■ **ASSIGNMENT**: Word for word, reproduce every line of the data below.

■ **INPUT DATA**:
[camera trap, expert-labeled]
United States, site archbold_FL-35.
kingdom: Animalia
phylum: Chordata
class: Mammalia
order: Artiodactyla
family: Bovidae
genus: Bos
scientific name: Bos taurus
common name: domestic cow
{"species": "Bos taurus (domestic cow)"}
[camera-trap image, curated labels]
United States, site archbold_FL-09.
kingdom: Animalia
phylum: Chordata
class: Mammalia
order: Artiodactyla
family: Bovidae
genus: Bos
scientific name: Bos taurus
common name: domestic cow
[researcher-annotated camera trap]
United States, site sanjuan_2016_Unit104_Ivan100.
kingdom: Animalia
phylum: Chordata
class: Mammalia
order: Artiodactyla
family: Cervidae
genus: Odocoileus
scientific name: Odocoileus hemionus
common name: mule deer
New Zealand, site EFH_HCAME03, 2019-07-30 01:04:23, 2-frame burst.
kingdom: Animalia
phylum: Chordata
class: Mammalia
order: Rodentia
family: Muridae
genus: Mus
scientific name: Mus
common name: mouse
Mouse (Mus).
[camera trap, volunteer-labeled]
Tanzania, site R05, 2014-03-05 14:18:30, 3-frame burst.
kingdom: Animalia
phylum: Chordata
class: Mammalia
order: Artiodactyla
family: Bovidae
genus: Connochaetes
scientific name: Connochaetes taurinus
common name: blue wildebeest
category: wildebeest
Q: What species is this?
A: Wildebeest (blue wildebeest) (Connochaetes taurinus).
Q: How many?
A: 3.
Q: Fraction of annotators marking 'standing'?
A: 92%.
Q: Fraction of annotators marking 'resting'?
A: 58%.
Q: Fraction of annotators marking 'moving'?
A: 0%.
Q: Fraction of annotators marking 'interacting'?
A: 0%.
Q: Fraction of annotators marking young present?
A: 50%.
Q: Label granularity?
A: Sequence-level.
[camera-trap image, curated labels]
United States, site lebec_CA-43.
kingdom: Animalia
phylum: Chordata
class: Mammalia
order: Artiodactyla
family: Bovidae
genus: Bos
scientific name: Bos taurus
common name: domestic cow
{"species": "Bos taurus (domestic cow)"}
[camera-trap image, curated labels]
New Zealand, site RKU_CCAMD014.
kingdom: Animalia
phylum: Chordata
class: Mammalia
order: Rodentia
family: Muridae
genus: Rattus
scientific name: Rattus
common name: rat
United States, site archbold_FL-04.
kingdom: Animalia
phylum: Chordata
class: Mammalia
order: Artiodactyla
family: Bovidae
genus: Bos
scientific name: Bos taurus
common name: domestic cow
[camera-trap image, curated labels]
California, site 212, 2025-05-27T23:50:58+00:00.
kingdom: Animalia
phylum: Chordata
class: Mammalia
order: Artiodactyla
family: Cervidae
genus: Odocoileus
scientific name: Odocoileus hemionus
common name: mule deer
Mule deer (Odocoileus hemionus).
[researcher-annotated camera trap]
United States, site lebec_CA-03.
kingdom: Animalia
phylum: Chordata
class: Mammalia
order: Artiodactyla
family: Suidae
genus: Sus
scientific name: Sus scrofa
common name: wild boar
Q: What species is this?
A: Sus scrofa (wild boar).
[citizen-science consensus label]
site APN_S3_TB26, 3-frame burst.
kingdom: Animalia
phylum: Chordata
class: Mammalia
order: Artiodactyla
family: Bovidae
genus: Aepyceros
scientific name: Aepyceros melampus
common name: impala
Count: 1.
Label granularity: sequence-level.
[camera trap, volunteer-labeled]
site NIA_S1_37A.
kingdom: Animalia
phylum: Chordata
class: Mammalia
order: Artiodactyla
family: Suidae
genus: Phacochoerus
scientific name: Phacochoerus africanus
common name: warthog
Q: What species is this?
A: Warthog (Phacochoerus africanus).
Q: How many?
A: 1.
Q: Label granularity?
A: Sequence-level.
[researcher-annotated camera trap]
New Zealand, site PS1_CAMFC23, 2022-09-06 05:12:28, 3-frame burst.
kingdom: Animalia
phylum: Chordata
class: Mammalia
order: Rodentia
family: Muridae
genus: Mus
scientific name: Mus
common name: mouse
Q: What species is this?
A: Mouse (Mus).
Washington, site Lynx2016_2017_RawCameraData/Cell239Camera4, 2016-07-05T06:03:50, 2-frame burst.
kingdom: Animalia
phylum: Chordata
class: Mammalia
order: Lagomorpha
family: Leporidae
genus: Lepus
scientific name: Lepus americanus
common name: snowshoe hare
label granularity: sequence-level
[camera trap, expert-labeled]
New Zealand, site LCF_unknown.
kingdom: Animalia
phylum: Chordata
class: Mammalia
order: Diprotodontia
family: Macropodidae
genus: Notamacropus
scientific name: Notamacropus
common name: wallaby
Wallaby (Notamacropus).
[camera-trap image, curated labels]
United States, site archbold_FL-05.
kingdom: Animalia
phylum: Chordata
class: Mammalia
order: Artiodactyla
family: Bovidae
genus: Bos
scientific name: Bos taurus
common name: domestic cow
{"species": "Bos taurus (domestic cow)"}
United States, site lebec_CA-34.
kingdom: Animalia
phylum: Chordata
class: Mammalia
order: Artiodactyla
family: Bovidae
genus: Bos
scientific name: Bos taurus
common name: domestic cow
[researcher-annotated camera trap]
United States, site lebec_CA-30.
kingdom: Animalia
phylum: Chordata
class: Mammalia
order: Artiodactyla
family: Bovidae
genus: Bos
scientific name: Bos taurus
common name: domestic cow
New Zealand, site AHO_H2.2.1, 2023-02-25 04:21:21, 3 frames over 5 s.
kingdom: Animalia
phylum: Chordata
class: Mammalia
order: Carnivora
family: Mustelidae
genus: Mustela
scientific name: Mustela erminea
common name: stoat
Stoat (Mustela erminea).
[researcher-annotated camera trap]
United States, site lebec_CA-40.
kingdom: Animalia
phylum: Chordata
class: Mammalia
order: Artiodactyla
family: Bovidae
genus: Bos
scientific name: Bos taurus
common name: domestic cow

■ **RESPONSE TO THE TASK**:
[camera trap, expert-labeled]
United States, site archbold_FL-35.
kingdom: Animalia
phylum: Chordata
class: Mammalia
order: Artiodactyla
family: Bovidae
genus: Bos
scientific name: Bos taurus
common name: domestic cow
{"species": "Bos taurus (domestic cow)"}
[camera-trap image, curated labels]
United States, site archbold_FL-09.
kingdom: Animalia
phylum: Chordata
class: Mammalia
order: Artiodactyla
family: Bovidae
genus: Bos
scientific name: Bos taurus
common name: domestic cow
[researcher-annotated camera trap]
United States, site sanjuan_2016_Unit104_Ivan100.
kingdom: Animalia
phylum: Chordata
class: Mammalia
order: Artiodactyla
family: Cervidae
genus: Odocoileus
scientific name: Odocoileus hemionus
common name: mule deer
New Zealand, site EFH_HCAME03, 2019-07-30 01:04:23, 2-frame burst.
kingdom: Animalia
phylum: Chordata
class: Mammalia
order: Rodentia
family: Muridae
genus: Mus
scientific name: Mus
common name: mouse
Mouse (Mus).
[camera trap, volunteer-labeled]
Tanzania, site R05, 2014-03-05 14:18:30, 3-frame burst.
kingdom: Animalia
phylum: Chordata
class: Mammalia
order: Artiodactyla
family: Bovidae
genus: Connochaetes
scientific name: Connochaetes taurinus
common name: blue wildebeest
category: wildebeest
Q: What species is this?
A: Wildebeest (blue wildebeest) (Connochaetes taurinus).
Q: How many?
A: 3.
Q: Fraction of annotators marking 'standing'?
A: 92%.
Q: Fraction of annotators marking 'resting'?
A: 58%.
Q: Fraction of annotators marking 'moving'?
A: 0%.
Q: Fraction of annotators marking 'interacting'?
A: 0%.
Q: Fraction of annotators marking young present?
A: 50%.
Q: Label granularity?
A: Sequence-level.
[camera-trap image, curated labels]
United States, site lebec_CA-43.
kingdom: Animalia
phylum: Chordata
class: Mammalia
order: Artiodactyla
family: Bovidae
genus: Bos
scientific name: Bos taurus
common name: domestic cow
{"species": "Bos taurus (domestic cow)"}
[camera-trap image, curated labels]
New Zealand, site RKU_CCAMD014.
kingdom: Animalia
phylum: Chordata
class: Mammalia
order: Rodentia
family: Muridae
genus: Rattus
scientific name: Rattus
common name: rat
United States, site archbold_FL-04.
kingdom: Animalia
phylum: Chordata
class: Mammalia
order: Artiodactyla
family: Bovidae
genus: Bos
scientific name: Bos taurus
common name: domestic cow
[camera-trap image, curated labels]
California, site 212, 2025-05-27T23:50:58+00:00.
kingdom: Animalia
phylum: Chordata
class: Mammalia
order: Artiodactyla
family: Cervidae
genus: Odocoileus
scientific name: Odocoileus hemionus
common name: mule deer
Mule deer (Odocoileus hemionus).
[researcher-annotated camera trap]
United States, site lebec_CA-03.
kingdom: Animalia
phylum: Chordata
class: Mammalia
order: Artiodactyla
family: Suidae
genus: Sus
scientific name: Sus scrofa
common name: wild boar
Q: What species is this?
A: Sus scrofa (wild boar).
[citizen-science consensus label]
site APN_S3_TB26, 3-frame burst.
kingdom: Animalia
phylum: Chordata
class: Mammalia
order: Artiodactyla
family: Bovidae
genus: Aepyceros
scientific name: Aepyceros melampus
common name: impala
Count: 1.
Label granularity: sequence-level.
[camera trap, volunteer-labeled]
site NIA_S1_37A.
kingdom: Animalia
phylum: Chordata
class: Mammalia
order: Artiodactyla
family: Suidae
genus: Phacochoerus
scientific name: Phacochoerus africanus
common name: warthog
Q: What species is this?
A: Warthog (Phacochoerus africanus).
Q: How many?
A: 1.
Q: Label granularity?
A: Sequence-level.
[researcher-annotated camera trap]
New Zealand, site PS1_CAMFC23, 2022-09-06 05:12:28, 3-frame burst.
kingdom: Animalia
phylum: Chordata
class: Mammalia
order: Rodentia
family: Muridae
genus: Mus
scientific name: Mus
common name: mouse
Q: What species is this?
A: Mouse (Mus).
Washington, site Lynx2016_2017_RawCameraData/Cell239Camera4, 2016-07-05T06:03:50, 2-frame burst.
kingdom: Animalia
phylum: Chordata
class: Mammalia
order: Lagomorpha
family: Leporidae
genus: Lepus
scientific name: Lepus americanus
common name: snowshoe hare
label granularity: sequence-level
[camera trap, expert-labeled]
New Zealand, site LCF_unknown.
kingdom: Animalia
phylum: Chordata
class: Mammalia
order: Diprotodontia
family: Macropodidae
genus: Notamacropus
scientific name: Notamacropus
common name: wallaby
Wallaby (Notamacropus).
[camera-trap image, curated labels]
United States, site archbold_FL-05.
kingdom: Animalia
phylum: Chordata
class: Mammalia
order: Artiodactyla
family: Bovidae
genus: Bos
scientific name: Bos taurus
common name: domestic cow
{"species": "Bos taurus (domestic cow)"}
United States, site lebec_CA-34.
kingdom: Animalia
phylum: Chordata
class: Mammalia
order: Artiodactyla
family: Bovidae
genus: Bos
scientific name: Bos taurus
common name: domestic cow
[researcher-annotated camera trap]
United States, site lebec_CA-30.
kingdom: Animalia
phylum: Chordata
class: Mammalia
order: Artiodactyla
family: Bovidae
genus: Bos
scientific name: Bos taurus
common name: domestic cow
New Zealand, site AHO_H2.2.1, 2023-02-25 04:21:21, 3 frames over 5 s.
kingdom: Animalia
phylum: Chordata
class: Mammalia
order: Carnivora
family: Mustelidae
genus: Mustela
scientific name: Mustela erminea
common name: stoat
Stoat (Mustela erminea).
[researcher-annotated camera trap]
United States, site lebec_CA-40.
kingdom: Animalia
phylum: Chordata
class: Mammalia
order: Artiodactyla
family: Bovidae
genus: Bos
scientific name: Bos taurus
common name: domestic cow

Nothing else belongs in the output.